<<< Saturday, January 25, 2003 11:03 PM

Home

Sunday, January 26, 2003 01:02 PM >>>


How to Write C++ Classes

Sunday,  01/26/03  10:14 AM

If you're programming in 2003, you're most likely coding in either C++ or Java.  These languages are quite similar syntactically, and provide a solid, well-defined way to package functionality in objects.  They also share a common defect, they make it difficult to hide interface details from implementation details.  I have the solution - read on!

The Problem

In a typical class, you have a header file <class>.h and a code file <class>.cpp.  The header contains the class definition.  The class's public properties and methods define the interface details of the class.  This is the information users of the class need.  The class's private properties and methods define the implementation details of the class.  This information is only used in the code file, it is not needed by any user of the class.  But, because both sets of properties and methods are in the same header file, all users of the class "see" the implementation details.  This is the defect.

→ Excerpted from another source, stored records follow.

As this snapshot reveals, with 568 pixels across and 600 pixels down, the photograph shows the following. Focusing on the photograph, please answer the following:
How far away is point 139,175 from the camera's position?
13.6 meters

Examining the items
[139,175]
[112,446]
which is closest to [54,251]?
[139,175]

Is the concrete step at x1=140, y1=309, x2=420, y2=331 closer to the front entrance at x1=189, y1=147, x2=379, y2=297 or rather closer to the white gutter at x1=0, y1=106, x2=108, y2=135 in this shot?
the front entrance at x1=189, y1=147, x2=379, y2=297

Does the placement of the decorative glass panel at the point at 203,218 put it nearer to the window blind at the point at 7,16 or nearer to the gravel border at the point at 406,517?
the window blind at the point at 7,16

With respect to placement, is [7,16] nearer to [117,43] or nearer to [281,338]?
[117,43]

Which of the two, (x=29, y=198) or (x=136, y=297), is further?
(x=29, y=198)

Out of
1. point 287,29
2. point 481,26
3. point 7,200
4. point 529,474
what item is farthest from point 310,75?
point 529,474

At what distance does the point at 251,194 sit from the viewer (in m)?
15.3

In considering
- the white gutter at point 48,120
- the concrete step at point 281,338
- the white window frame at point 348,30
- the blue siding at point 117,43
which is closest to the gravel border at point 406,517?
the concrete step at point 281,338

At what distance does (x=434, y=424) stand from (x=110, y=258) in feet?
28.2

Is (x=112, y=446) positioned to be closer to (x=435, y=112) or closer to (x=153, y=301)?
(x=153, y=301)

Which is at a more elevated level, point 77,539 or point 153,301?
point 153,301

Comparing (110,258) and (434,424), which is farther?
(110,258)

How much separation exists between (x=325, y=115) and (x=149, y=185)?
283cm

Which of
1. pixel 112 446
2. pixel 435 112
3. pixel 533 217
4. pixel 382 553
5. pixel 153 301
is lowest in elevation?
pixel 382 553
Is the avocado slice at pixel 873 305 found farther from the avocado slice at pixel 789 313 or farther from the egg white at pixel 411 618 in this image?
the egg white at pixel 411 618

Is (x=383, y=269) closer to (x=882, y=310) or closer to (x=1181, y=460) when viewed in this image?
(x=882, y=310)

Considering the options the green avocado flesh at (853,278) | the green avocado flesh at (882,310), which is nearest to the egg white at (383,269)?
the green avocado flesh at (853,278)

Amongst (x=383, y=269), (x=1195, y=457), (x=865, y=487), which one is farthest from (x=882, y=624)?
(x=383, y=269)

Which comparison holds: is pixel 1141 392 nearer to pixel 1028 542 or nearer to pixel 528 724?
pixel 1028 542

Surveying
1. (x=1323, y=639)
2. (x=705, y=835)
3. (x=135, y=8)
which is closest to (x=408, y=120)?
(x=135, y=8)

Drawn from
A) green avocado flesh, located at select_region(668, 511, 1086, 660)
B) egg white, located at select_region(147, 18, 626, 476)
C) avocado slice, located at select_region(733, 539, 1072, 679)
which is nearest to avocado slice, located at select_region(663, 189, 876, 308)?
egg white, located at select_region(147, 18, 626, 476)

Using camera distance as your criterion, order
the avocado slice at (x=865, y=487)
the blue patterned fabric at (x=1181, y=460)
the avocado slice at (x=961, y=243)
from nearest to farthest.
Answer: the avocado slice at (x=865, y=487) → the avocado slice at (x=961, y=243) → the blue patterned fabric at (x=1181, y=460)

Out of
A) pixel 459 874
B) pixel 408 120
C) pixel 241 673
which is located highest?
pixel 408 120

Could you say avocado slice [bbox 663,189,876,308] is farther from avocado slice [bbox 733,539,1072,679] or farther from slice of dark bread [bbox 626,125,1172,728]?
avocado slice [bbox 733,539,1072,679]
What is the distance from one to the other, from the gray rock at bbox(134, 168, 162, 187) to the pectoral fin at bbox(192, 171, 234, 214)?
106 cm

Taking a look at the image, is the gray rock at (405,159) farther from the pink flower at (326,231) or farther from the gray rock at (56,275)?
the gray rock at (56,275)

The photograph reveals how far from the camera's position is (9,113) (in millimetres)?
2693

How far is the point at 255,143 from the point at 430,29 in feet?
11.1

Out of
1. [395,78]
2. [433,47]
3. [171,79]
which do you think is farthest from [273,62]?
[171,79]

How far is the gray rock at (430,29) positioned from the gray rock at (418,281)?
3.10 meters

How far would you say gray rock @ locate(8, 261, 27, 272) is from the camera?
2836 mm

Before prescribing a solution, let me explain why this is a defect.  First, it is ugly, and by W=UH this means it is wrong.  Second, whenever the implementation data are changed, the header changes.  This causes all users of the class to require recompilation.  But changing the implementation should never affect any users of the class!  Third, changing the private properties and methods may change the size of the class's data.  This implementation-only change can affect users.  Consider the following example:

_____ myclass.h _____
class   myclass {
private:
        int     theInt;
public:
        myclass(void);
int     getInt(void);
void    putInt(int theInt);
        };

_____ mycaller.cpp _____
...
void    myfunc(void) {
myclass localInt;
int     stackInt;
...

This shows a simple class which encapsulates an integer, and a simple caller which instantiates it.  Let's say we change the class slightly, as follows:

_____ myclass.h _____
class   myclass {
private:
        int     theInt;
        int     counter;
public:
        myclass(void);
int     getInt(void);
void    putInt(int theInt);
        };

The new implementation datum is highlighted in green.  Even though this is only a change to the implementation, it will break the caller!  Because the size of the myclass object has changed, the location of stackInt will change.  Not only will every user be recompiled because the class header changed, but every user has to be recomplied, because the size of the object has changed.  All for an implementation-only change.  A defect indeed.

The Solution

Okay, now on to the solution.  The crux of the problem is that the implementation details (the private properties and methods) are defined in the class header.  So let's pull them out of the header, shall we?  Instead of defining private properties and methods in the class header, let's create a new internal class to "package" the implementation details.  This class will be defined in the code module for the class.  Only a pointer to the internal class will appear in the header.  Here's the class header with this organization:

_____ myclass.h _____
class   iclass;            // warn compiler iclass is a class

class   myclass {
private:
        iclass  *icp;      // internal data object pointer
public:
        myclass(void);
int     getInt(void);
void    putInt(int theInt);
        };

As you can see, there is only one private datum defined in the class header, a pointer to the internal class.  Here's the code module for the class:

_____ myclass.cpp _____
...
#include "myclass.h"       // external class definition

class   iclass  {          // internal implementation class
public:                      // everything in iclass is accessible
        int     myInt;
        };
...
myclass::myclass (void) {  // class constructor
        icp = new iclass;  // instantiate internal object
        ...
}
...
myclass::~myclass () {     // class destructor
        ...
        delete icp;        // destroy internal object
}
...
int myclass::getInt (void) {   // class method
        return (icp->theInt);  // access internal data though pointer
}
...

Note that the internal class is defined right in the code module, there is no need to define it in a separate header, because this is the only place it will be used.  If we want to add a new datum to the implementation, we just go ahead and do it in the code module:

_____ myclass.cpp _____
...
#include "myclass.h"       // external class definition
...
class   iclass  {          // internal implementation class
public:                      // everything in iclass is accessible
        int     myInt;
        int     counter;
        };

myclass::myclass (void) {  // class constructor
        icp = new iclass;  // instantiate internal object
        icp->counter = 0;  // can perform initialization here...
        ...
}
...
myclass::~myclass () {     // class destructor
        ...
        delete icp;        // destroy internal object
}
...
int myclass::getInt (void) {   // class method
        icp->counter++;        // internal-only data
        return (icp->theInt);  // access internal data though pointer
}
...

Again, the changes are highlighted in green.  Only the code module is affected; the class header did not change, and none of the users of the class have to be recompiled.  Isn't this pretty?  It must be right :)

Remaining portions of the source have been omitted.